Ca ne va nin l’idée de la mort !


Ca ne va nin l’idée de la mort

Je n’aime pas l’idée de la mort.

Je n’aime pas la finitude car sa réalité n’est que désastre.

Je n’aime pas l’idée que le support d’amour, le porte-manteau de l’âme soit réduit en poussière à tout jamais.

Je n’aime pas la réduction aux seuls souvenirs qui remontent plic ploc. Où est le palpable là-dedans ?

Je n’aime pas les « questions de mort » auxquelles il faut répondre.

Je n’aime pas le dernier lit souvent métallique et la chaire, percée de tuyaux, et le visage masqué d’oxygène jusqu’au dernier souffle, qui ne cache même plus un sourire.

Je n’aime pas le dernier contact où les yeux sont déjà partis, où l’on sert une main sans réponse ; scruter, percevoir les derniers soubresauts de la relation.

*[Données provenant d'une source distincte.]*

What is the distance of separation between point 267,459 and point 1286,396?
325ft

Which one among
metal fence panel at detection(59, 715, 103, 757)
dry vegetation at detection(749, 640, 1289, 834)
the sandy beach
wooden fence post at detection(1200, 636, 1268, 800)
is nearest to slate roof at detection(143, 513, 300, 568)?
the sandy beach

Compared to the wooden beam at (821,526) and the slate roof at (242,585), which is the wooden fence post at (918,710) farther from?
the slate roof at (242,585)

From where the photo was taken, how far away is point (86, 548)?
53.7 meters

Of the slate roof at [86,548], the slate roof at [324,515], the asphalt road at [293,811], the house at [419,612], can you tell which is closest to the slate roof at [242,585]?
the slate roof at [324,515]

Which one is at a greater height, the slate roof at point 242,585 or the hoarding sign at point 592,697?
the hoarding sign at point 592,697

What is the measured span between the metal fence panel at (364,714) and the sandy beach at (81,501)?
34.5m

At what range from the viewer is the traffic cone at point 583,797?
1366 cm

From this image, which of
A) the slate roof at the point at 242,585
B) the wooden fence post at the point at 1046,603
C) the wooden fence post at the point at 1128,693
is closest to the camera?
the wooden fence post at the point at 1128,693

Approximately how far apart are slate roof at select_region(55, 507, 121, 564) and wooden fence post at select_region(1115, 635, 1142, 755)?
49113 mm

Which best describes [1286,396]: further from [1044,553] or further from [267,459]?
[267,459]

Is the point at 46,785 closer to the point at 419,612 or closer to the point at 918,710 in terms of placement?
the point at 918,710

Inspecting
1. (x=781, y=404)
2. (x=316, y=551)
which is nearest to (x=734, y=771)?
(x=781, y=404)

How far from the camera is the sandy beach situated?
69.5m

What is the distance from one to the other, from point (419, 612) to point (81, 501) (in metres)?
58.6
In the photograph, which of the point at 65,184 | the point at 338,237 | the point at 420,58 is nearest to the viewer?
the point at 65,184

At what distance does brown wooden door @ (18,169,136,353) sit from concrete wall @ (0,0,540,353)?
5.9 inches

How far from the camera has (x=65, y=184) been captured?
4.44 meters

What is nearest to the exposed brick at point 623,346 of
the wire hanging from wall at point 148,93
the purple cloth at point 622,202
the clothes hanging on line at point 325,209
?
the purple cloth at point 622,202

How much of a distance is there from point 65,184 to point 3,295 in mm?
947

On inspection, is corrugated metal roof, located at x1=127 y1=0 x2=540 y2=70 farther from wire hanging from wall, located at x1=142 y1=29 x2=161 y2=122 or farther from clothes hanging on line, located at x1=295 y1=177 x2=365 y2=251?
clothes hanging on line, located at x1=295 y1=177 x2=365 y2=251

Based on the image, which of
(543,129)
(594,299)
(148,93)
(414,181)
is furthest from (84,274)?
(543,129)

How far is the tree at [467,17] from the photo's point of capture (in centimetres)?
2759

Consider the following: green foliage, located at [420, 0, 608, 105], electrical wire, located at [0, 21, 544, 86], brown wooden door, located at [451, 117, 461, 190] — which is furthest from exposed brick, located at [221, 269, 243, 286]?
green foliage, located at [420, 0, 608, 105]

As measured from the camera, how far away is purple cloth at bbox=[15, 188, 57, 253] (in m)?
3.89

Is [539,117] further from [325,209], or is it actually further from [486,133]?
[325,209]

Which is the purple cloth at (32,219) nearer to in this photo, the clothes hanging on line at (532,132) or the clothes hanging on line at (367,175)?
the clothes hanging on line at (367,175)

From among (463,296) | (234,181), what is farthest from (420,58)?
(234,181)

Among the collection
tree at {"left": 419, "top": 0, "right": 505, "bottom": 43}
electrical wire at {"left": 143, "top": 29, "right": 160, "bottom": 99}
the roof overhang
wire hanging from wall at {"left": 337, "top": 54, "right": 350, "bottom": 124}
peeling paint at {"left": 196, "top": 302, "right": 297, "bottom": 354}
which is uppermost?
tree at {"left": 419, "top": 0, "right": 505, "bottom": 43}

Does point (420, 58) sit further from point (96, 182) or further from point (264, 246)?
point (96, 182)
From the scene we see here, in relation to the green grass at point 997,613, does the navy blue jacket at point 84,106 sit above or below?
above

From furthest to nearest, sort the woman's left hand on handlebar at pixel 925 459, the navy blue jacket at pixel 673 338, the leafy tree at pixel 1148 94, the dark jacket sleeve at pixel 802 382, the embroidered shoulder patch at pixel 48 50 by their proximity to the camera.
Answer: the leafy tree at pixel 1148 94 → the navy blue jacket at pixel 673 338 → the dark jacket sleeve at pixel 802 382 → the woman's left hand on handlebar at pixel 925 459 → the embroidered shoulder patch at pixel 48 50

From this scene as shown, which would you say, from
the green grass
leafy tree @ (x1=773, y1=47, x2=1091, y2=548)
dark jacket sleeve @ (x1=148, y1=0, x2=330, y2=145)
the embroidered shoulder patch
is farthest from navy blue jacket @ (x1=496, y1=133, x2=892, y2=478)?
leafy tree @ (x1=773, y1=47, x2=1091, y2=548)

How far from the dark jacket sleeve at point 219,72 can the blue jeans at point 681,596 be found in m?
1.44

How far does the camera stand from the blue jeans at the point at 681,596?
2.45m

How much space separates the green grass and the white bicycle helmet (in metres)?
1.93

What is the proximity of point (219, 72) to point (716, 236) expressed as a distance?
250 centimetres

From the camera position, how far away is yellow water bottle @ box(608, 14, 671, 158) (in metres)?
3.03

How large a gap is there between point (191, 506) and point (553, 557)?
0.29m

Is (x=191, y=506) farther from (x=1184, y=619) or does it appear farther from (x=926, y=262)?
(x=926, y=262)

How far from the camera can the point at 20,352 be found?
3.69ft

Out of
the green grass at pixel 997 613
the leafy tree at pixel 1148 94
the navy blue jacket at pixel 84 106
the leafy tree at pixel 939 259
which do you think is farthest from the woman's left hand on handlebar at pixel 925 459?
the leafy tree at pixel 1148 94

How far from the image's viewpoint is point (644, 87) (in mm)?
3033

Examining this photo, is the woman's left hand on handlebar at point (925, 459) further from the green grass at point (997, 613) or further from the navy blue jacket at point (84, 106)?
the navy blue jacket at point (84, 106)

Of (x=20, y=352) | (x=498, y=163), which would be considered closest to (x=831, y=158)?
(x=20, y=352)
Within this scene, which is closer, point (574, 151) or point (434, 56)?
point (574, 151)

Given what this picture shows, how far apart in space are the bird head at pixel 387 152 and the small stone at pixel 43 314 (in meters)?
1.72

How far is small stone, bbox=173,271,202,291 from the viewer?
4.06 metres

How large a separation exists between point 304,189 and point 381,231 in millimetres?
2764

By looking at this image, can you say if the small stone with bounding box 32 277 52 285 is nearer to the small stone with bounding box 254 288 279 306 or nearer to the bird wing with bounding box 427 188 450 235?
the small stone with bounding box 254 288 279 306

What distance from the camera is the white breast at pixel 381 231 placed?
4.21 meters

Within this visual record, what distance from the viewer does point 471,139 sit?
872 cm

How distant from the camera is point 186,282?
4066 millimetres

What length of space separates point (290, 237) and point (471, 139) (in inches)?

Je ne conçois pas le timbre de cette voix que je ne pourrai plus jamais entendre.

Je n’aime pas lutter contre un morceau de musique triste, à qui l’emportera des larmes ou de la contenance.

Je n’aime pas les sanglots de deuil qui empêchent d’entrer en relation avec les autres.

Je n’aime pas choisir un cercueil, c’est quoi les critères : qu’il ferme bien ? Que les poignées soient bien accrochées au vide ?

Je n’aime pas le tri des photos qui sans le mort manquent de légendes.

J’ai peur des garde-robes, des armoires entr’ouvertes sur des rappels olfactifs des aimés; où les vautours rapidement passés dépouillent une vie en salle de ventes, avidité, gros sous et petits riens.

Sur le parvis, je n’aime pas attendre cette longue voiture grise qui glace le quartier quand elle passe.

Je n’aime pas le cliquetis de la civière qui porte le mort et le son sourd des roues sur la pierre bleue.

Je n’aime pas le métier des hommes qui portent en noir le reste d’une vie.

Je n’aime pas ce mimétisme d’Halloween qui chape tout de plomb.

Je n’aime pas la douleur de la voix de l’enfant qui se trouble dans une dernière intension au son métallique du micro qui crie sous les voutes.

Je n’aime pas les stigmates que laisse au premier rang, la fin, sur l’aimé de celui ou celle qui s’en va.

Je n’aime pas l’obligation pour les presque-morts de se dessécher un peu plus;sortant de leur tanière vers  le froid des églises.

Je n’aime pas les repas café froid d’après cérémonie.

Je ne conçois pas que cet arbre puisse continuer à vivre sans que je puisse poser une main sur son écorce.

Je ne conçois pas que la fraîcheur de cet étang ne puisse plus me faire sourire.

Je ne conçois pas ne plus pouvoir ouvrir mes livres.

Je n’aime pas penser qu’un jour j’imposerai ma finitude aux autres.

J’aimerais rayer le disque de la vie sur mes plus belles années, pour toujours recommencer le bon.

Donnez-moi l’infini, donnez-moi une longue barbe blanche, et que je fasse un à un tous les métiers, jusqu’à la nuit des temps avec des mains calleuses et un cerveau trop grand.